We appreciate you very much for supporting our work by purchasing our cookbooks. We hope you love them! They will help you stay the course longterm! KETO On and take care!
A serving size is whatever you say it is. If you make your serving size 2 Tbsp then I know the amount in 3 Tbsp. If I use four I double. If house 1 I cut in half. It doesn’t matter who says what about Serving size. It’s just a marker for reference.
Hi
I am also nrw to Keto and just feeling my way through. The only way I can guage whether I am on the right track is macros. Sure, you might bevright tgat thry aren’t completely accurate, but when you have no idea what you are doing, a little bit of inaccurate knowledge is better than none at all. This lack of information may make the difference between choosing and using your program or one of the *hundreds* of others available. Please reconsider.
(Sorry about the typos – fat fingers, small phone)
Go to Cooking with Kristy or High Falutin Beach they will teach you how to do it and give you a ballpark idea even for these great recipes!
I don’t trust any food combination that the creator doesn’t label.
Looks like you will be losing out on some incredible recipes! Personally I refuse to count anything I eat, so annoying! I know what I can and can’t eat and that’s all I do, works great for me! The recipes here are keto, and that’s really all you should need to know.
I totally agree with you Linda….and with this way of eating for me its hard to overeat because I get full and satisfied so easily….I just love delicious food…..so thank you Carrie for all you do to make this way of eating so enjoyable …..
So I read all the comments about why most macros are not accurate. So, how do we know how much to eat to stay under 20g carbs? What if we ate a very large slice of pie or 2 tartlets? Though it may be keto, it still could put us over. How can we judge how much to eat?
Not to overkill on the macros posting, but I too would appreciate having that info as I’m doing the SANE diet and while I can tell if each ingredient is SANE or inSANE, I can’t tell how to classify a biscuit. Is it a fat? Is it a protein? Is it a little of both? I know we’re not supposed to stress out about our food (raising the cortisol levels!) but not knowing what these biscuits are doing to my body makes me hesitate to eat them, even though they sound delicious. If you’re not sure of a serving size, maybe you could just post info for the entire recipe and let us break it down ourselves with a calculator – lots easier to do than to have to look everything up and add it together, then break it down with a calculator.
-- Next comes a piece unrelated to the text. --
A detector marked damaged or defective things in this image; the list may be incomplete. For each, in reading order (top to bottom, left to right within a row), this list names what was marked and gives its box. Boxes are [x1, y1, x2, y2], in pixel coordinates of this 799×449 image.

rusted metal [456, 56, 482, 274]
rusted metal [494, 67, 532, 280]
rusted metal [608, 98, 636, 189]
Hi Lisa – if you look at the ingredients you can typically tell what to classify it as. In this case it is mostly nuts – so a fat. As we explained in the podcast, providing inaccurate macro data is not a goal of ours. For any accuracy you would need to plug the actual ingredients you use into a calculator and then divide by the amount you actually ate. You also need to make sure you’re using a very accurate calculator. We recommend the USDA database or http://nutritiondata.self.com/, but even then, you’ll quickly work out how difficult it is to produce accurate macros from these calculators. I hope that helps at least a little!
Carrie xytol and me do not get along. What would the substitution of erythritol?